DESIGNS of portable consumer electronic devices such as mobile phones, PDAs, video games and other embedded systems are increasingly demanding low power consumption to maximize the battery life, reduce weight and improve reliability. These types of power sensitive devices are usually equipped with microprocessors as the processing elements and memories as the storage units. With current CMOS technology, a large portion of power consumption is consumed in the form of dynamic power^{1}, which in turn is determined by the bit switching and the switched load capacitance. Since the microprocessor fetches instructions over the memory bus every clock cycle and bus lines to memory are often much longer than buses within the processor, the power consumed by the bus due to instruction fetch is significant.

In this paper, we target a system consisting of a processor with Harvard architecture, where instruction memory and data memory are separated and each memory has different buses for address and data transmission. We want to reduce switching on the instruction data bus.

Research for instruction data bus switching reduction has generally concentrated on code compression. The compressed code causes less memory access thus reducing the bus activity. Compression requires complicated compression/decompression units, which reside in the critical path and can considerably affect the overall system performance. In this paper, we investigate a different approach—bus encoding.

Most of existing bus encoding schemes are effective for address or data memory buses, and mainly utilize correlations of transferred data. For example, T0 [2] and Gray encodings [3] use the temporal correlation of data on address buses, while the bus-invert [4] exploits the spatial transition correlation among the data bits.

We investigated the data on the instruction data buses and found that the bit switching behavior of the instruction data bus is different from the other types of buses. Fig. 1 shows an experimental result of the bit transition probability for three different memory buses: instruction memory address bus *(imab)*, instruction memory data bus *(imdb)* and data memory data bus *(dmdb)* (all over the 32-bit bus space). The SimpleScalar PISA [5] and the application of audio encoding [6] have been used for our investigation.

As can be seen from Fig. 1, switching activity on the instruction address bus concentrates on the low section of bits, largely due to the sequential access of instruction memory. For the data memory data bus, the switching activity spreads over all bus bits with almost 50% switching probability. But for the instruction data bus, the switching probability is not evenly distributed. Some bits show very low switching activity. Therefore, most of existing encodings for address buses and data memory data buses do not suit for encoding of instruction data buses.

Since there are some bits on the instruction buses with high switching frequency, it is possible to use segmental bus-invert encoding—a set of bus segments are selected and to each segment the traditional bus-invert (**BI**) encoding is performed such that the bus switching activity can be reduced.
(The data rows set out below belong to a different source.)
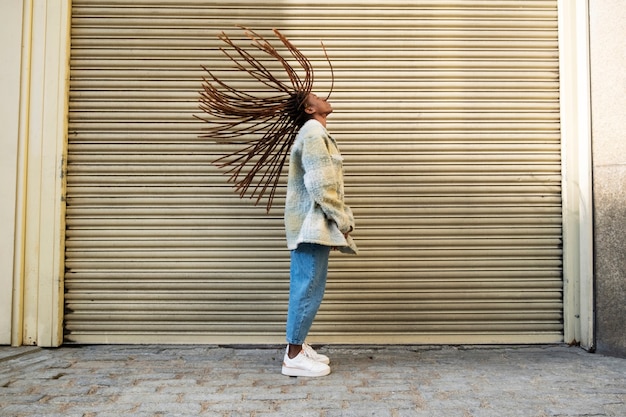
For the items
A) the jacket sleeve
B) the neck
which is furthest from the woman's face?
the jacket sleeve

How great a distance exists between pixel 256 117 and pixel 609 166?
2.73 metres

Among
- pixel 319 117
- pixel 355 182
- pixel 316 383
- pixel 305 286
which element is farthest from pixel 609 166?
pixel 316 383

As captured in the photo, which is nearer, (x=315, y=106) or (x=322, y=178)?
(x=322, y=178)

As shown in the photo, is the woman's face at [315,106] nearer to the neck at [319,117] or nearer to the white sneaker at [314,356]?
the neck at [319,117]

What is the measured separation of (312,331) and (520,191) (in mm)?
2066

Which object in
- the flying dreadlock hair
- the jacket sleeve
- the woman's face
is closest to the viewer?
the jacket sleeve

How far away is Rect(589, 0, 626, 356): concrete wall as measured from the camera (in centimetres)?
409

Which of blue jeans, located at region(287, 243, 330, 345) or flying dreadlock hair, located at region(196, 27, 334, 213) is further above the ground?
flying dreadlock hair, located at region(196, 27, 334, 213)

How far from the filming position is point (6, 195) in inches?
170

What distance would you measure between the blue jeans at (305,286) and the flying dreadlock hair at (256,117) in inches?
32.4

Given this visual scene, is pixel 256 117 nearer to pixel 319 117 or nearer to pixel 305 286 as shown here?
pixel 319 117

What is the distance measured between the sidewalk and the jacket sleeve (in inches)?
41.4

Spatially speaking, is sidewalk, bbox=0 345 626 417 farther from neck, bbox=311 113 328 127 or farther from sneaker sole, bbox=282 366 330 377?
neck, bbox=311 113 328 127

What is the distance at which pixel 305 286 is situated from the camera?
357 cm
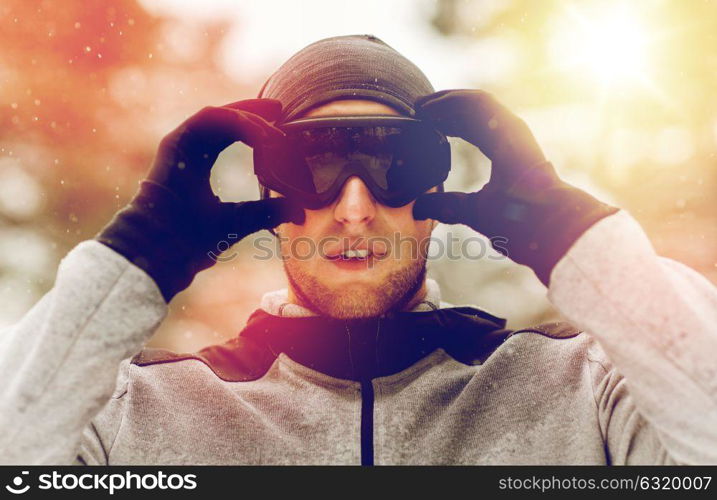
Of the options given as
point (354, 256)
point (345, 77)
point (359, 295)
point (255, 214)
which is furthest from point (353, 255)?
point (345, 77)

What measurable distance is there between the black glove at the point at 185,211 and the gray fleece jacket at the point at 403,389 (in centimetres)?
7

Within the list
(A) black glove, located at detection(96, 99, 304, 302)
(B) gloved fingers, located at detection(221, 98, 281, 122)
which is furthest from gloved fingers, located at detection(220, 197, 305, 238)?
(B) gloved fingers, located at detection(221, 98, 281, 122)

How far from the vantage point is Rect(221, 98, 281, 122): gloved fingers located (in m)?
1.96

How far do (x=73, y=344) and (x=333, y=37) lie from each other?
1737 millimetres

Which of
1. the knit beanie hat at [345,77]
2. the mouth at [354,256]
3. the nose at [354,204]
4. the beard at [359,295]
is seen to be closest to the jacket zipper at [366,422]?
the beard at [359,295]

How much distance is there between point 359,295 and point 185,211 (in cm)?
69

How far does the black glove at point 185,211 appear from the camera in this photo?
1.62 metres

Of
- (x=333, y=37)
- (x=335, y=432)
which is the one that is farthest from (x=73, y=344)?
(x=333, y=37)

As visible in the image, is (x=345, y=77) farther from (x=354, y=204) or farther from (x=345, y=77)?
(x=354, y=204)

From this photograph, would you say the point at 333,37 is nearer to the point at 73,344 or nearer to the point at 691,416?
the point at 73,344

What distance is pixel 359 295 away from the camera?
2.09 metres

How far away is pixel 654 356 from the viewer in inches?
58.0

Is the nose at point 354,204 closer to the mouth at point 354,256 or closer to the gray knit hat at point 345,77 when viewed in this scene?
the mouth at point 354,256

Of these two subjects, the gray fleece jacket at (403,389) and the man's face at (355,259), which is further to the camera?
the man's face at (355,259)
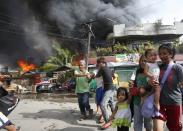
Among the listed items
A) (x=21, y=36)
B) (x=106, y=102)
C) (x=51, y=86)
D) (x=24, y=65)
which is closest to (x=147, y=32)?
(x=24, y=65)

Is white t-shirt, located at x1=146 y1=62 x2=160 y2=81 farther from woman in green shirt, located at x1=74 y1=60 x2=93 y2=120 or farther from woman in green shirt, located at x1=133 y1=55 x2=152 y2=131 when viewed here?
woman in green shirt, located at x1=74 y1=60 x2=93 y2=120

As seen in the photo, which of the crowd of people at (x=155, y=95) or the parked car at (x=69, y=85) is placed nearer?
the crowd of people at (x=155, y=95)

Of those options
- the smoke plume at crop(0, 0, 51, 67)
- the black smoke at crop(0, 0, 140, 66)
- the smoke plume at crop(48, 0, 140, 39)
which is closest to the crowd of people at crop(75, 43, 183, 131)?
the black smoke at crop(0, 0, 140, 66)

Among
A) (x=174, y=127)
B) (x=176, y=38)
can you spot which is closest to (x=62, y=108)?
(x=174, y=127)

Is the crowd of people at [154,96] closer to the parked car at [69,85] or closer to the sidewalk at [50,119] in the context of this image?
the sidewalk at [50,119]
We further investigated the bit correlation of the instruction data and found that there is little correlation in the instruction data, as is illustrated by our experimental results shown in Fig. 2, which gives the percentage of bit pairs of the instruction data buses (and the address buses for comparison) in different correlation coefficient ranges. The bigger the coefficient, the higher the correlation of a two-bit pair has. The figure shows that over 80% of bits pairs on the instruction data bus are hardly correlated, with the correlation coefficient below 0.3. In comparison, the address bus data are highly correlated, with about 60% of the bus bit pairs having correlation coefficient over 0.3. Therefore, approaches that are based on the correlation of bit pairs are not effective for the instruction data bus switching reduction.

In this paper, we develop a segmental bus-invert coding (**SBI**) and a fast segment searching algorithm to effectively reduce instruction data bus switching with as small hardware overhead as possible. Our main contributions are:

an analytical model of bus switching reduction for bus segments with the bus-invert encoding, and

a fast segment search algorithm using the instruction-field based search space partition and the Hamming distance (**HD**) of bus segments.

The rest of the paper is organized as follows. Section II reviews some existing bus coding schemes for low power system design. Section III analyzes the effect of bus-invert encoding on switching reduction and area cost, based on which we propose the segmental bus encoding design in Section IV. Section V presents the experimental setup, followed by the simulation results and related discussions. And finally the paper is concluded in Section VI.

Bus encoding techniques for low power consumption have been studied in the last couple of decades.

The Gray encoding [3] was proposed for the instruction address bus where binary addresses are converted into Gray code for bus transmission. When instructions are sequentially executed, the address bus has only one bit flip per instruction.

Another approach [2] for address bus encoding is the asymptotic zero-transition activity encoding, known as **T0**. For the instructions of a program to be executed sequentially without any branches, T0 can ideally achieve zero bus switching.

In [7], Henkel and Lekatsas presented an adaptive address bus encoding (*A*^{2} *BC*) for low power address buses in the deep sub-micron design, where the coupling effects of bus lines were considered.

Stan and Burleson [4] proposed the bus-invert (BI) coding for bus switching activity reduction. This method uses either the original or the inverted value to encode the data bus. If the current value to be sent over the bus causes more than half of the bus bits to switch, its inverted value will be transferred on the bus. An extra invert control line is required to indicate whether the data is inverted or not. This approach achieves a good switching reduction if the transferred data are random and evenly distributed over the whole data range. For the wider data bus without evenly distributed random distributed data, the same authors proposed a partitioned bus-invert coding, partitioning the wider bus into several narrower sub-buses and applying the BI encoding to each sub-bus. This partitioning approach improves the switching reduction at the cost of extra invert control lines.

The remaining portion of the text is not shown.